Menkıbenin "Gelir, sofraya oturur." ile başlayıp "LOKMANA DİKKAT ET!" ile biten kısmını harfi harfine yeniden yazar mısınız?

[Kaynak Metin]

* * * *

Menkîbeler
Abdüllatif Uyan / abdullatif.uyan@tg.com.tr


Neden yememiş?
21.03.2009

Behaeddin-i Buhari hazretleri kuddise sirruh, yemek hususunda çok titiz idi.
Bir yemeği pişiren, eğer öfkeliyse, yahut isteksiz idiyse, anlar yemezdi o yemeği.

Nitekim bir gün yemeğe davet ederler.
Gelir, sofraya oturur.
Ama uzatmaz elini yemeğe.

Ev sahibi üzülüp;
- Efendim! Yemeklerimiz helaldir, niçin yemezsiniz? der.

Büyük Velî;
- Biliyorum, buyurur. Ama bunları pişiren öfkeliymiş. Öfkesi sinmiş yemeklere.

LOKMANA DİKKAT ET!

Yine sevdiği bir talebesi;
- Hallerim iyi değil efendim. Ne yapayım? diye sorar.

Cevabında;
- Lokmana dikkat et, buyurur.

Ve ilave eder:
- Bir yemek, gafletle pişer, isteksiz hazırlanırsa, onu yiyenin halleri bozulur. Günaha girmesi kolay olur.

- Ya istekli pişerse efendim?

* * * *

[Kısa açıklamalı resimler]
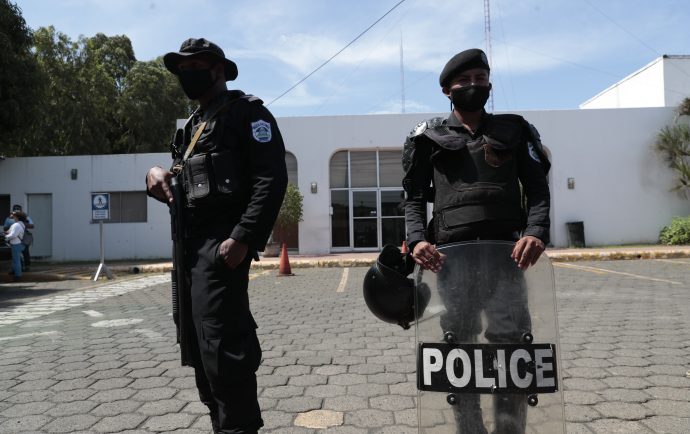 Autocensura y 107 ataques a la libertad de prensa en Nicaragua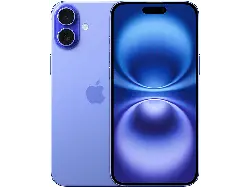 Apple iPhone 16 Plus 128 GB, Ultramarine, Dual SIM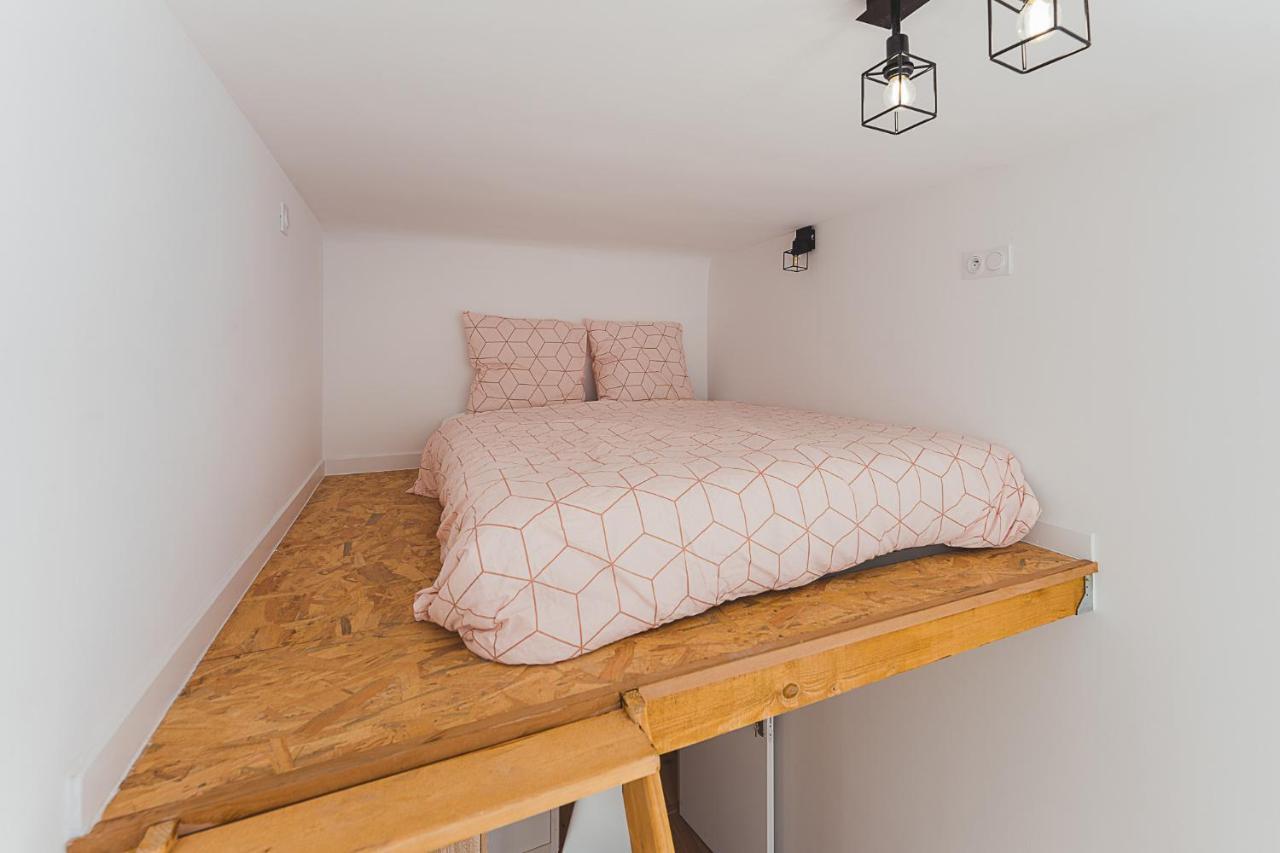 Magnifique T5 - Gare St Charles - 4 A 10 Personnes Apartment Marseille Bagian luar foto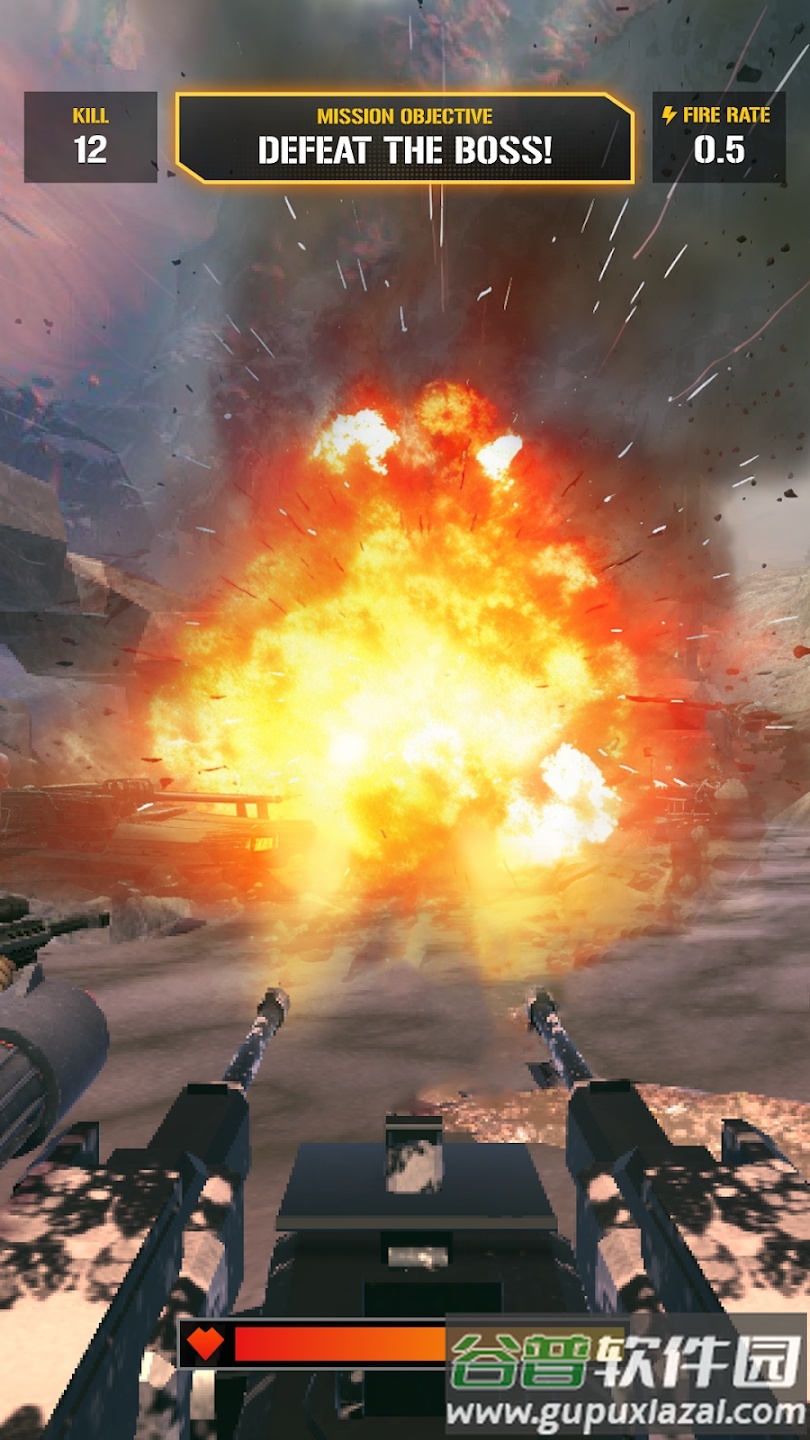 步兵突击安卓版截图1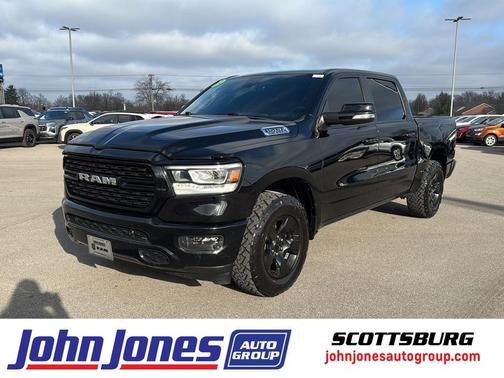 2022 RAM 1500 Big Horn/Lone Star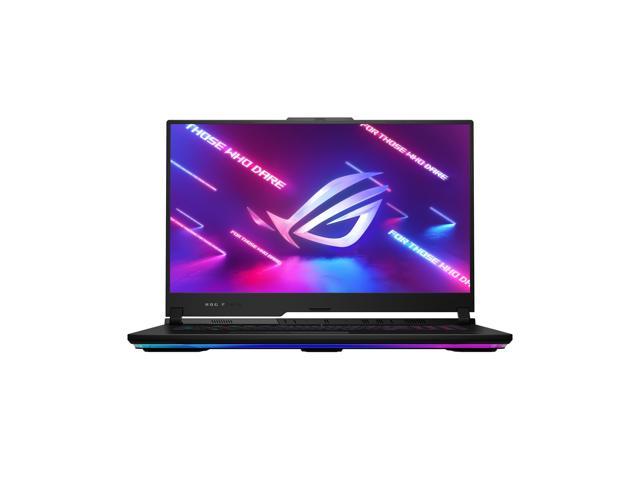 ASUS ROG Strix Scar 17 (2023) Gaming Laptop, 17.3” QHD 240Hz/3ms, GeForce RTX  4080, AMD Ryzen 9 7945HX, 32GB DDR5, 1TB SSD, Win 11 Pro, G733PZ-XS96 -  Mobile Advance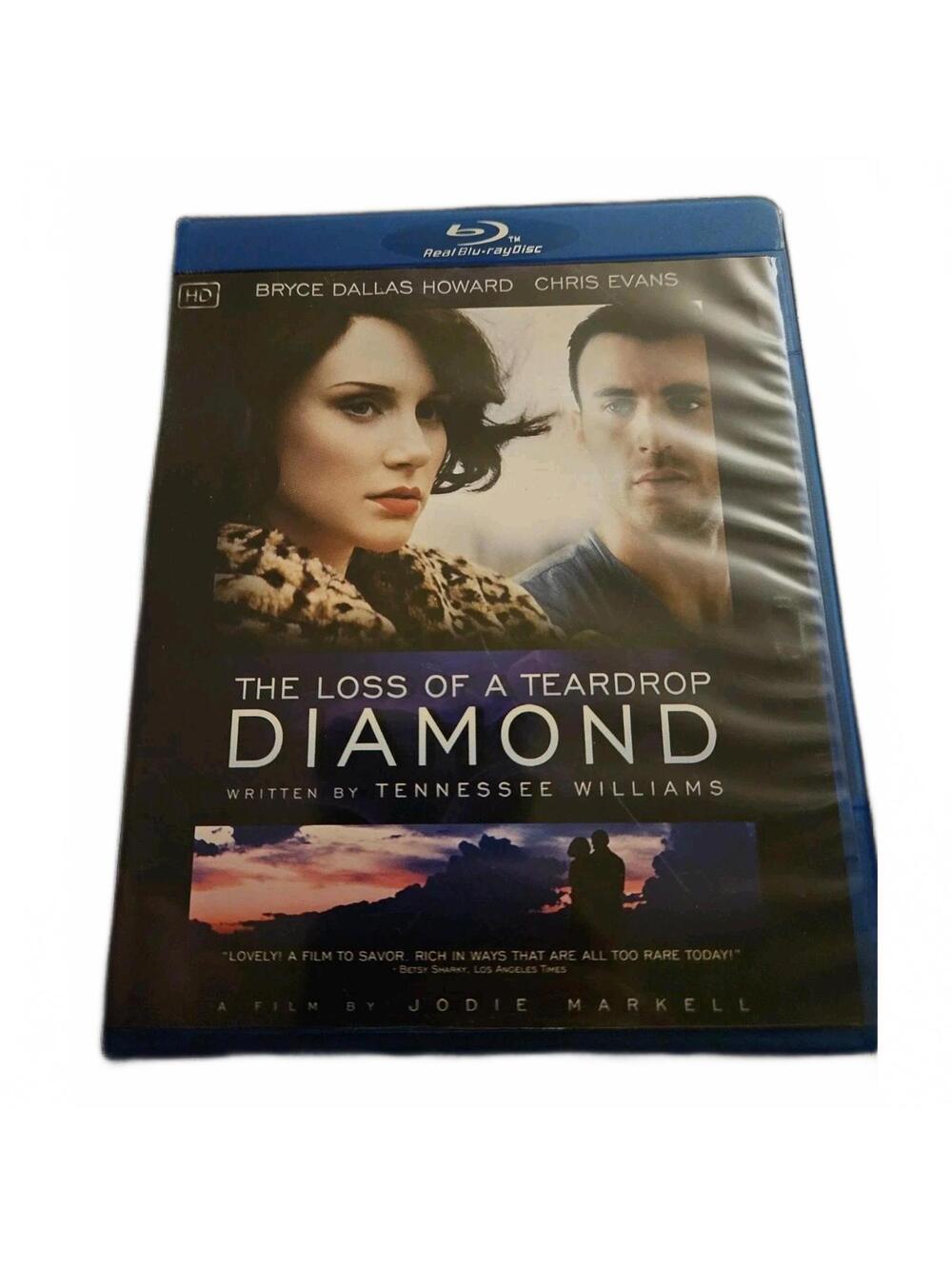 The Loss of a Teardrop Diamond (Blu-ray 2010) Bryce Dallas Howard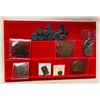 Image 2 : WORLDWIDE: LOT of 20 medals and related items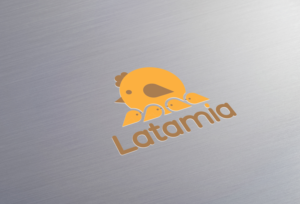  latamia | Design de Logo par Locke+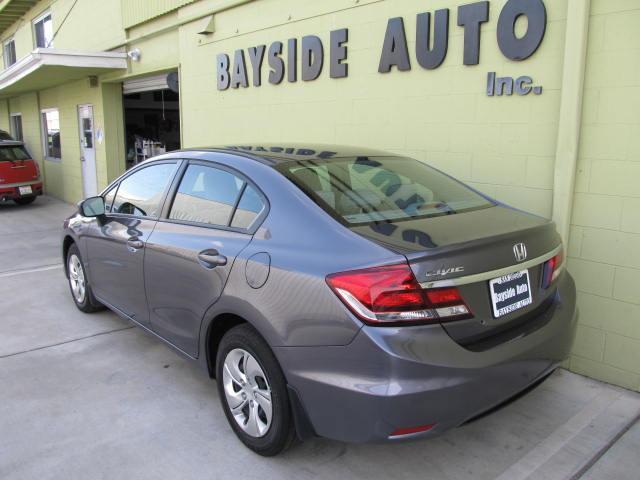 used 2015 Honda Civic car, priced at $15,990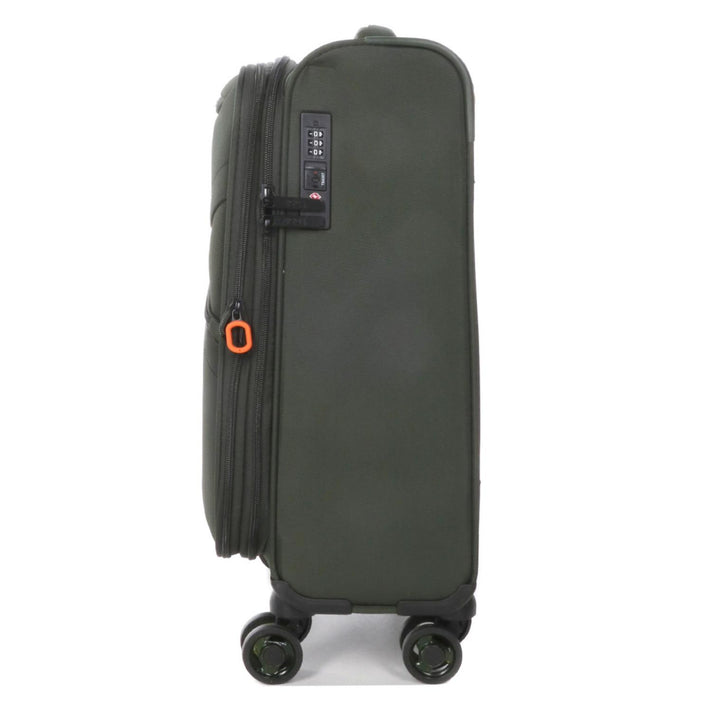 Jump Koffer MX03 55 cm Moorea Khaki Jump Koffer MX03 55 cm Moorea Khaki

* * * *

[Tamamlanan Görev]
Gelir, sofraya oturur.
Ama uzatmaz elini yemeğe.

Ev sahibi üzülüp;
- Efendim! Yemeklerimiz helaldir, niçin yemezsiniz? der.

Büyük Velî;
- Biliyorum, buyurur. Ama bunları pişiren öfkeliymiş. Öfkesi sinmiş yemeklere.

LOKMANA DİKKAT ET!